Collaboration between the Financial Institutions themselves
There are numerous examples of collaboration between the big four Australian banks, including Beem It and New Payments Platform. However, there are far fewer examples of Trans-Tasman collaboration, even within the same FI groups.
While appetite for collaboration exists, there are concerns. Are the potential savings a large enough incentive to start discussions? Will the utility meet FIs’ standards and mitigate risk to an acceptable degree? And can regulators be convinced that the utility will meet financial crime and counter terrorism financing commitments?
What would you need to make a utility work?
Several key components are required:
- Data sourcing: A tool to capture data from publicly available sources and other third parties. This tool needs to be triggered by the onboarding FI.
- Regulatory rules & case treatment engine: A platform to consume regulatory rule books (and changes to these) and convert them to capturable customer data sets. Preferably, the utility could persuade regulators to adopt machine-readable rulebooks for digital consumption.
- Case Management Tools and Processing Engine: A platform to manage customer interactions, capture customer data and trigger questions for enhanced due diligence (where required).
This is where the utility’s AML credentials are earnt: Can the FI determine a customer’s financial crime risk profile from the data the utility is selling? Does the data enable the FI to plausibly explain a customer’s activity in light of what has been captured about that customer? And is the financial crime risk of doing business with that customer within the FIs risk appetite? - Detection engine: A system to consume publicly available information and compare against existing customer data to determine when a customer has changed behaviour or activity; and whether these changes materially alter their financial crime risk.

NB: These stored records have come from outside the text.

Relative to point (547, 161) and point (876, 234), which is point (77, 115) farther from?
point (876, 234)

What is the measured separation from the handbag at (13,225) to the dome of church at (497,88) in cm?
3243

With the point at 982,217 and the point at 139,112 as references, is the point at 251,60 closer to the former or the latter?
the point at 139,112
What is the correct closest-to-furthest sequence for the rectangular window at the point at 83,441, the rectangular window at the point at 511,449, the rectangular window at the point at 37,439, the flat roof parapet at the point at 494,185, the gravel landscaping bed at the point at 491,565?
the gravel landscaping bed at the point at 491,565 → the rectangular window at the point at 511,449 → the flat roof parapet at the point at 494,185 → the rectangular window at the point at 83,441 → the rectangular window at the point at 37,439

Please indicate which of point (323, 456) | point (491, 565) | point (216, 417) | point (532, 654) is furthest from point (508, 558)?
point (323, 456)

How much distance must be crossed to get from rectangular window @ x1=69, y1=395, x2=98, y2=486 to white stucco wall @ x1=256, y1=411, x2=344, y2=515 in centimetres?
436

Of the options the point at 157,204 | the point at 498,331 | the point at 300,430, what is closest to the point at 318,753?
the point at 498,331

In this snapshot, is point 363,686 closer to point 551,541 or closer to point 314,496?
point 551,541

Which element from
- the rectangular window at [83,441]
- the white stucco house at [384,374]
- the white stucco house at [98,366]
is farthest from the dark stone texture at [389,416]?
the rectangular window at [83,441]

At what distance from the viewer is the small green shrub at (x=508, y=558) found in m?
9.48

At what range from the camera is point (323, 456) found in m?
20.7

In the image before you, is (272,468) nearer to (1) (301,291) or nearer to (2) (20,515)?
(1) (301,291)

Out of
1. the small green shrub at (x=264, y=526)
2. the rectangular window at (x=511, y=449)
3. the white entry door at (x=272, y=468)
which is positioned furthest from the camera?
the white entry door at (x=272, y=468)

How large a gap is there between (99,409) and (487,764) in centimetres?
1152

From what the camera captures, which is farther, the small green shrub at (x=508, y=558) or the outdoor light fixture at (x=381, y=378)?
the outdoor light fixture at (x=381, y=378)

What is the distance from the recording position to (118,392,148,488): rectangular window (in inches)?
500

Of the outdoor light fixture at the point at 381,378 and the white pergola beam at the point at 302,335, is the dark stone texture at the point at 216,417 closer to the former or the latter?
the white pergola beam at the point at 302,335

- Distribution platform: Secure distribution to the FI at the point of CDD being completed, periodically, and whenever a change has been detected irrespective of whether this has resulted in material change in risk.
Gaining customer consent to share data, while ensuring the utility meets both Australian and New Zealand consumer data standards and the secure encryption of data between parties are critical for the success of this model.
There are also a number of other considerations. Gaining customer consent to share data, while ensuring the utility meets both Australian and New Zealand consumer data standards and the secure encryption of data between parties are critical for the success of this model.
So, back to Scandinavia. What does the initial Invidum service offering look like? The initial release will involve around 200 data attributes. This represents around a quarter of the data required to support initial due diligence and the in-lifecycle processes for customer profiles. A detection engine is not expected to be available until the second half of 2021. Therefore, there may still be time for a Trans-Tasman utility to lead the way with the first complete solution.